I note to close that Obama is reviewing his decision here. The right who dislike catholics as a rule, are not interested in the rights of catholics, but in attacking your president. no matter what he does and see this an opportunity to advance quasi fascist causes.
My impression is that the Administration has begun to realize the depth of their mistake. Unfortunately, the proposed change has seemed to anger the insurance providers and not satisfied the fundamental issue raised by the religionists.
Had the Administration understood the provisions of TItle VII of the Civil Rights Act and worked within those guidelines I think this would not have been as much of an issue.
From my perspective, the Administration made this decision based on an attempt to attract suburban women voters in November. They seem to have written off blue collar voters. But there is very little to suggest that the decision was made on a sound policy basis.
From an employee benefits perspective, this is all, as you have said many times Jon, Kabuki Theater. In California carriers have built into their contracts coverage for reproductive services, and have for many years. Only the largest diocesan groups have been able to carve it out through:
a. using older Kaiser (HMO) contracts on a grandfathered basis from when it was allowed; and
b. self-funding their plans (or a separate trust).
BUT, many many of the smaller catholic entities, who buy standard commercial policies, are providing these benefits for their lay employees without controversy and because the State of CA requires it. From an HR perspective failure to do so would seriously impact their ability to hire and retain employees... regardless of personal religious views. Most church based employers that I have worked with have resisted mandating their scriptural tenants onto (most) employees except where it may be a function of the position (Tabor).
Another historical perspective, 30+ years ago coverage for maternity benefits was mandated to be covered same as any other condition. Previously it was allowable to exclude maternity benefits for un-married individuals. Do the Bishops wish to ignore this well established benefit too? Or can common sense prevail.
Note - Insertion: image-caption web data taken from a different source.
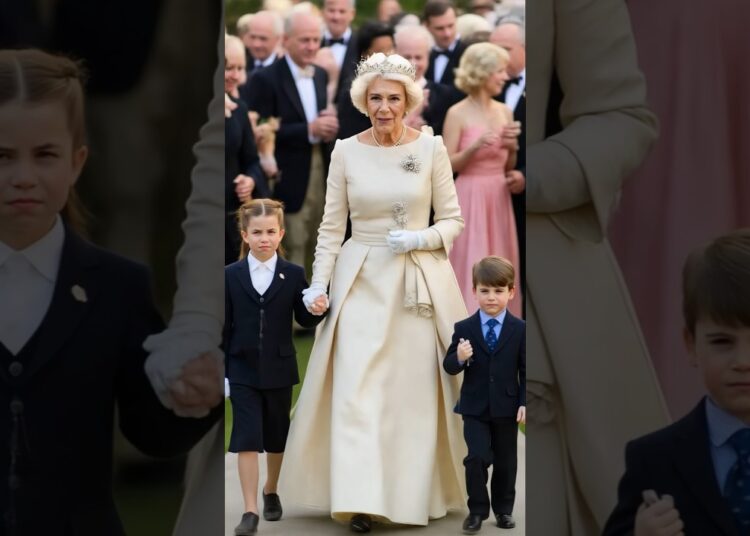 Charlotte and Louis look unhappy with Queen Camilla #camilla #princewilliam #charlotte #royal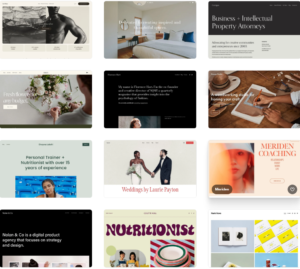 A few of Squarespace's templates across different industries. 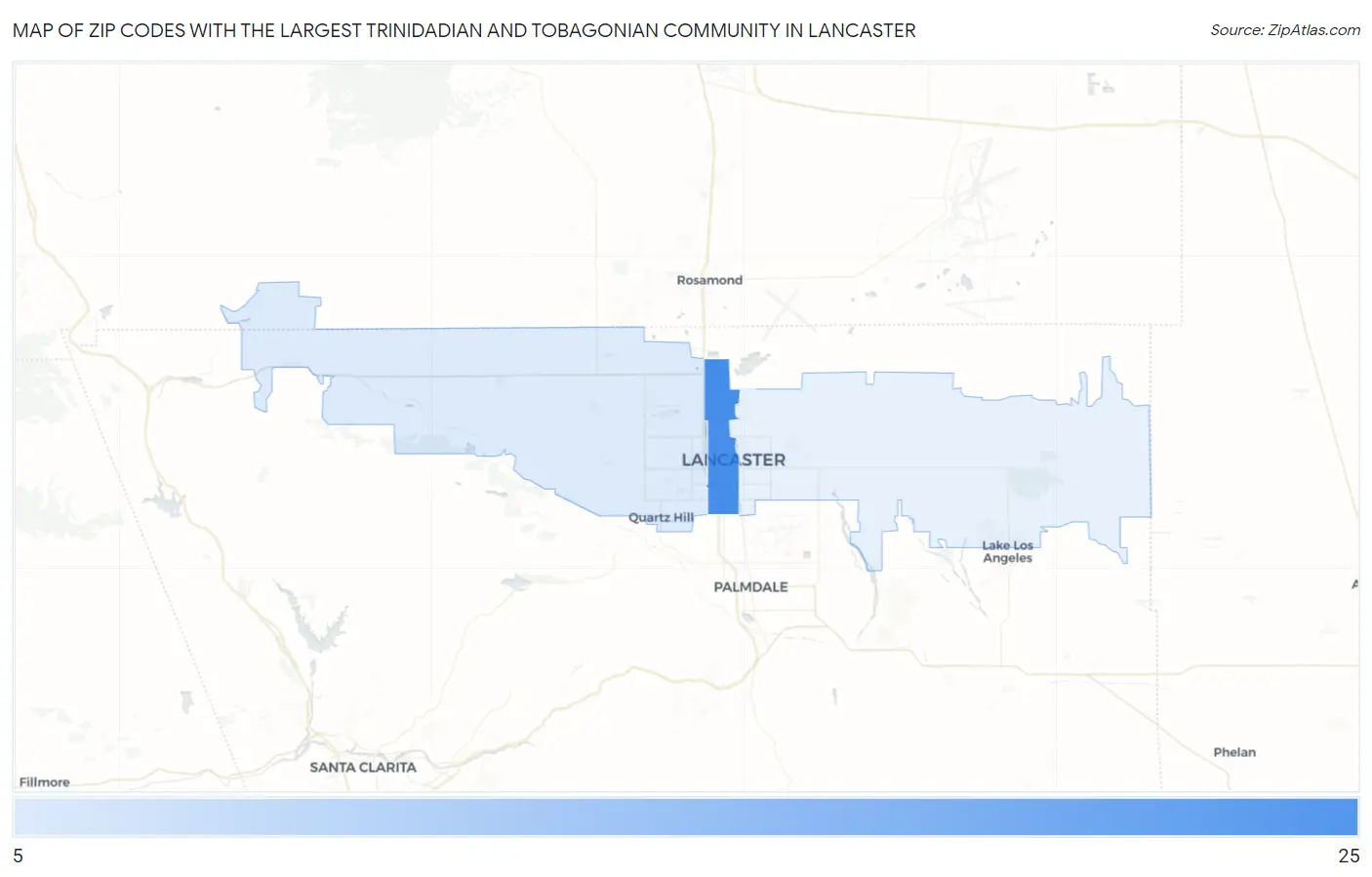 Zip Codes with the Largest Trinidadian and Tobagonian Community in Lancaster Map
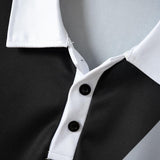 Men's Casual Color Block Short Sleeve Polo Shirt 42187421Y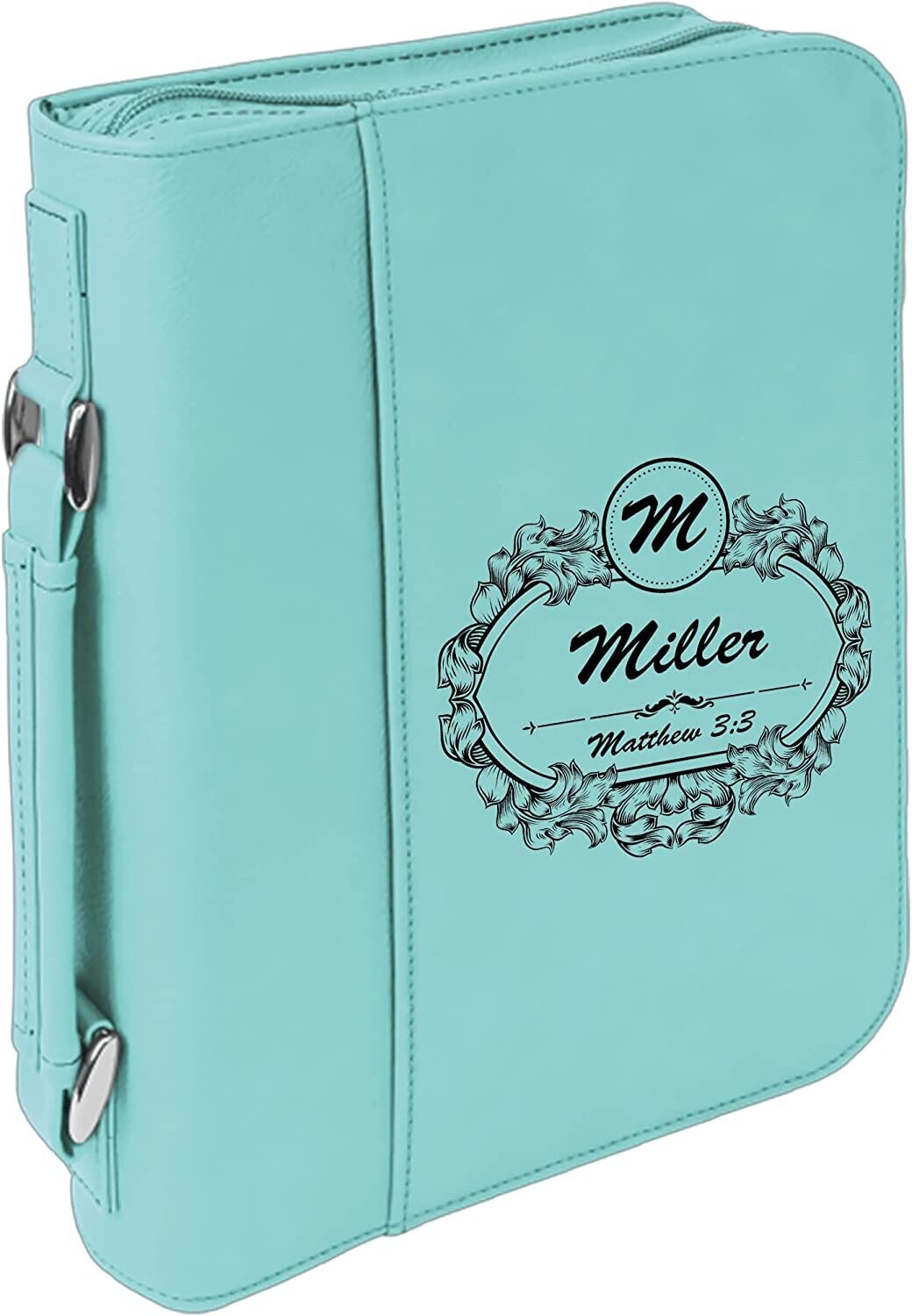 Personalized Large Leatherette Book/Bible Cover with Handle and Zipper | Royal Vine Design | Fully Customizable | Laser Engraved | Gifts for Any Occasion Personalized Large Leatherette Book/Bible Cover with Handle and Zipper | Royal Vine Design | Fully Customizable | Laser Engraved | Gifts for Any Occasion, Color: Teal Leatherette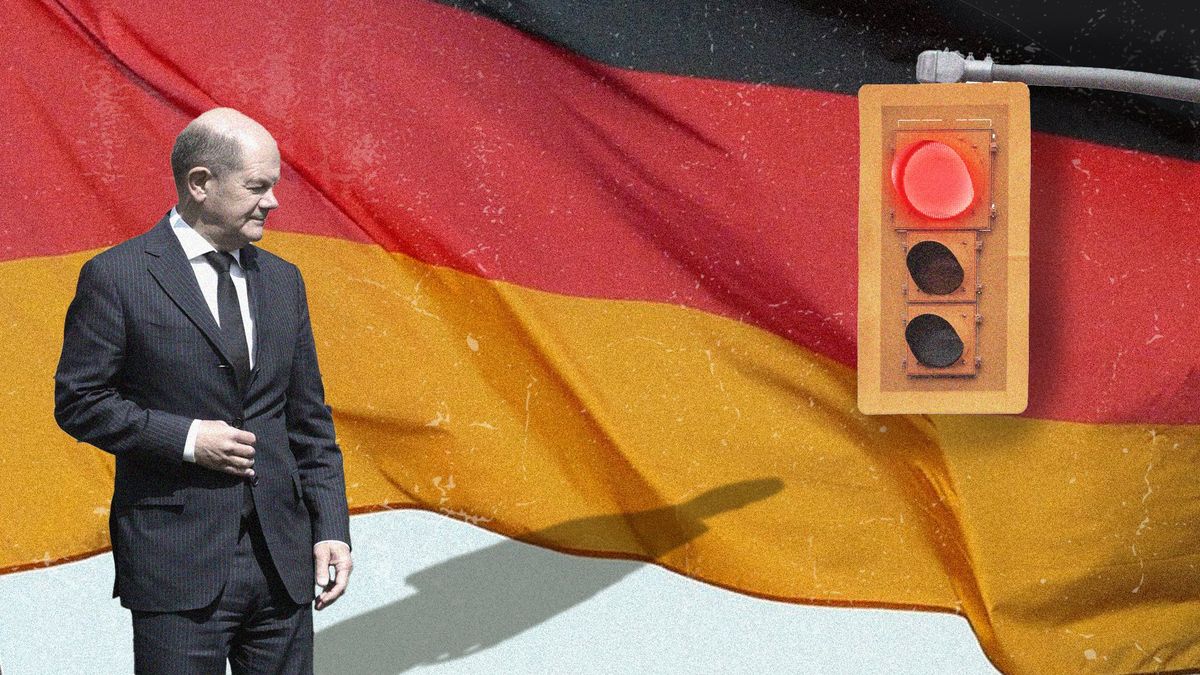 Illustration of Chancellor Olaf Scholz  next to a traffic light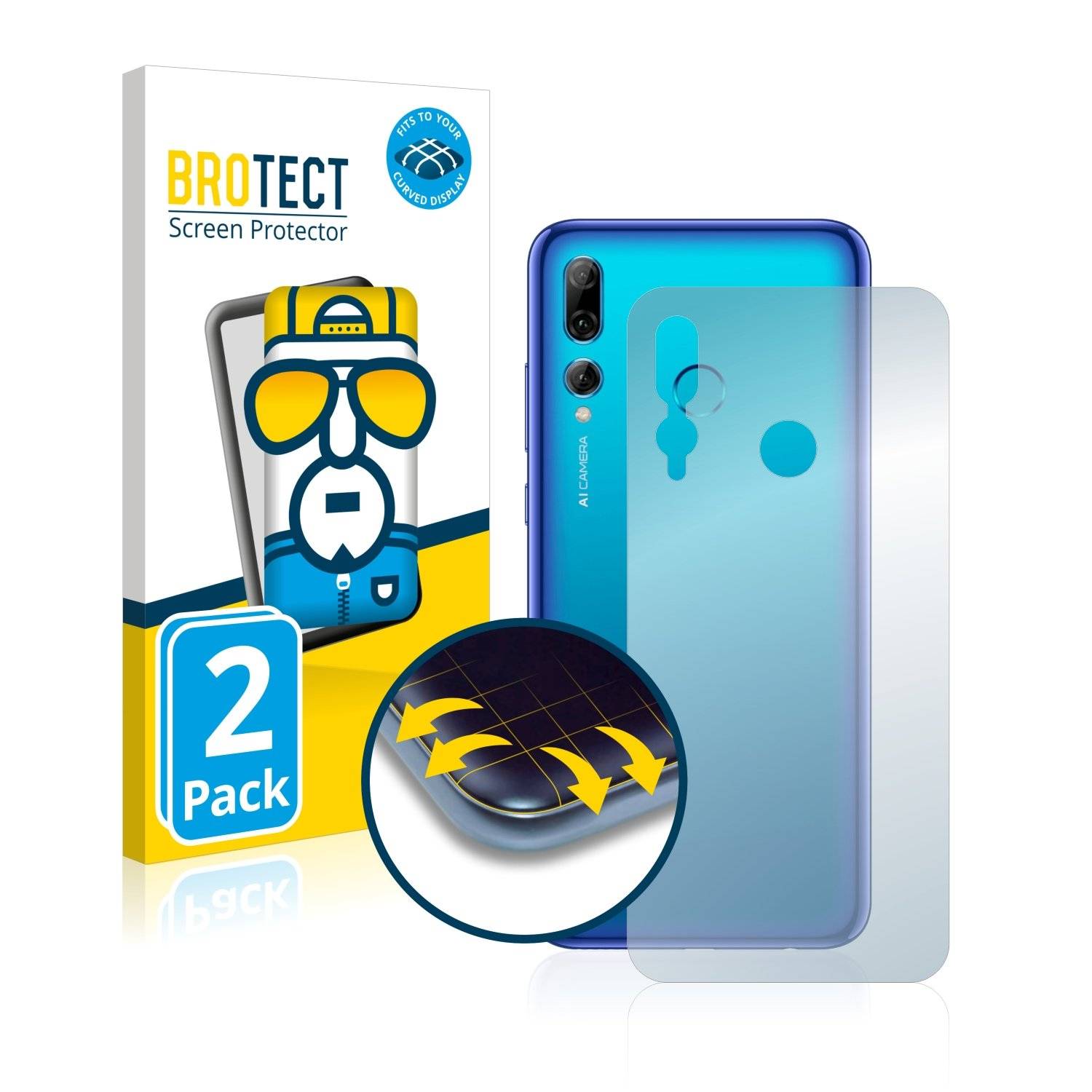 2 BROTECT Fle Full-Cove Displayschutzfoli fü Huawe  smart Plu 201 (Rückseite)
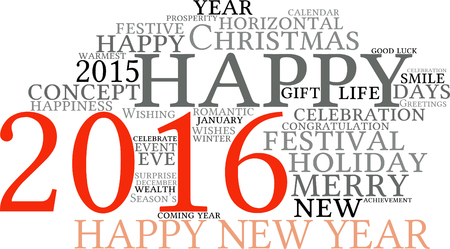 "Happy New Year 2016". Cloud of wordsのイラスト素材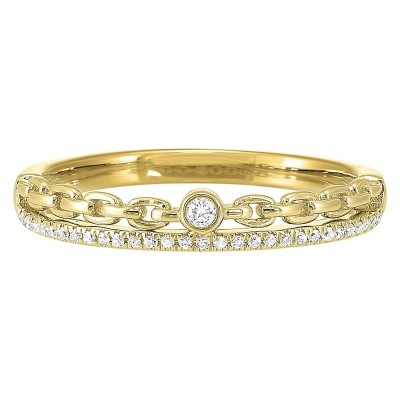 Diamond 1/4 Eternity Cable Chain Stackable Split Band in 14k Yellow Gold (1/10 ctw)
I cannot comment on state insurance requirements outside of CA but I expect this may be a much larger issue there than it is here. Most of the changes that Obamacare has imposed to date were already part of the CA marketplace.
One other comment if I may... as flawed as Obama may be, it's a little hyperbolic to compare him to Henry the 8th because the HHS has interpreted PPACA to apply to church plans; especially when many of those plans already provide the benefits in question. When Obama declares himself the Archbishop and Grand Vicar of all religions in these United States we can talk. Until then, pass the popcorn, I can hardly wait for Act II.
I understand the argument in favor of the provision as it was originally proposed. Many of the news reports suggested that the President's advisors made a political decision assuming that some liberal Catholics would like the stance and that he had already written off the blue collar vote. While I also understand that argument I am more concerned about the First Amendment issue.
The reason I mentioned Henry VIII is that he too interceded into what is properly a church domain. I believe in the end that the courts will rule that the individual mandate is unconstitutional (we'll see later this Spring) so the issue of the regs may be moot. Kagan's concurrence in Hosanna Tabor would have been good guidance about the limits of state intervention here.